慣れない肉体労働、周囲からの好奇の眼差し、2代目としてのプレッシャー。心身は日に日にすり減っていく。わらにもすがる思いで経営者の自伝や自己啓発本を読み漁ったが、救いの言葉は見当たらない。

そして入社から7年目、M&Aでグループ傘下に収めた自動車修理工場の経営を担ってからは、資金繰りの苦しさも加わって精神状態はどん底に達した。毎月25日が近づくたびに原因不明の吐き気や腹痛が襲ってきた。しかし、絶望の淵で田澤氏はある意識の変化を迎えたという。

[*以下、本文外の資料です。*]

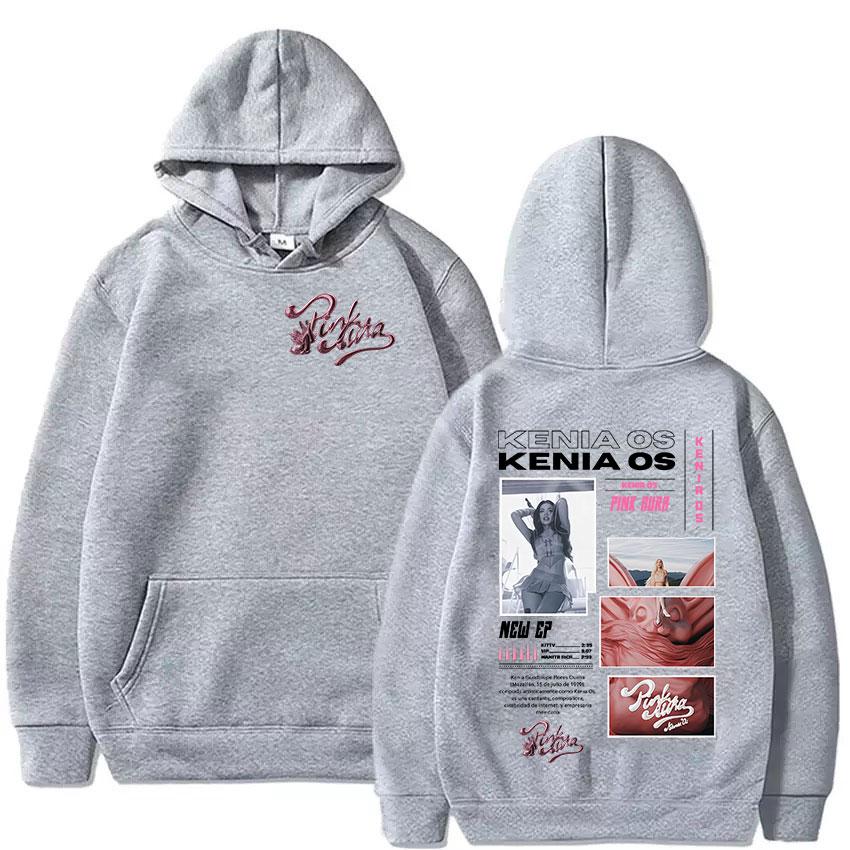 Singer Kenia Os Pink Aura Album 2025 Graphic Hoodie Men Women Vintage Aesthetic Sweatshirts Fashion Oversized Hoodies Streetwear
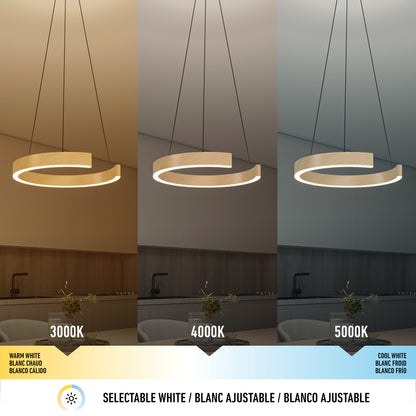A modern circular pendant light shown in three color temperatures: warm white (3000K), neutral white (4000K), and cool white (5000K), hanging over a kitchen table with a minimalist background.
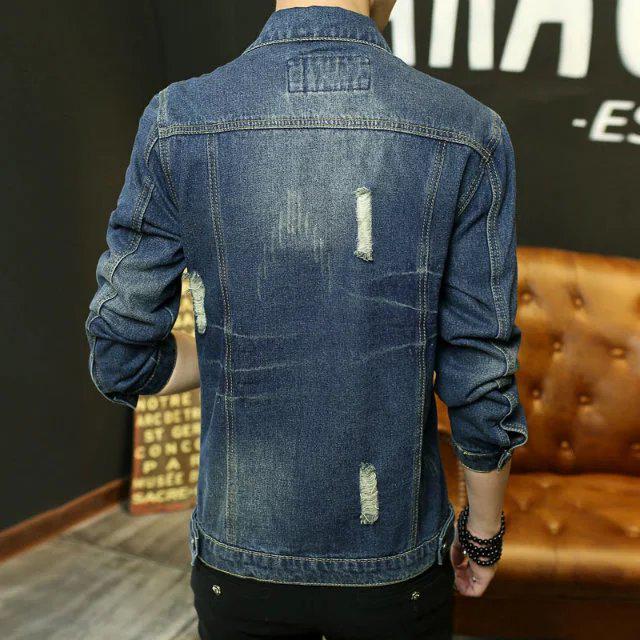 Giacca Cappotto di Jeans da Uomo Stile Coreano Slim Fit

「一言でいえば、開き直れたんだと思います。自分の人生は自分で責任を持つしかないと腹の底から理解した。いたって単純な話なんですが、苦しい思いをするうちに、父親に強制されて家業を継いだ気になっていたんです。でも、立ち止まって振り返ると、家業に入ったのは自分の意思だったよね、と。それならば、自分の道は自分で作らなければいけないと、初めてわかったんです」

その後、田澤氏は複数の新規事業に取り組むとともに、自社の新たなビジョン策定に着手した。父から受け継ぐべきものは何か、自分は何がしたいのか、自社が社会に提供できる価値は何か。これまで目を伏せてきたことに正面から向き合い、今後の指針となる言葉を模索した。

その末に生まれたのが「メンテナンスで”ときめき”を」というビジョン。ガソリンスタンドや自動車修理工場などでの「メンテナンス」を通じて、社会に「ときめき」を与えるのが、自社の役割だと思い至ったという。

この一連の取り組みがお坊ちゃん社長の活動の原型になった。2代目社長はどうすれば初代社長の意思を引き継ぎつつ、自分なりの経営スタイルを確立できるのか。「2代目ビジョン経営」は、10年以上の長い苦悩を経て、絶望の末に田澤氏がたどり着いた一つ結論だった。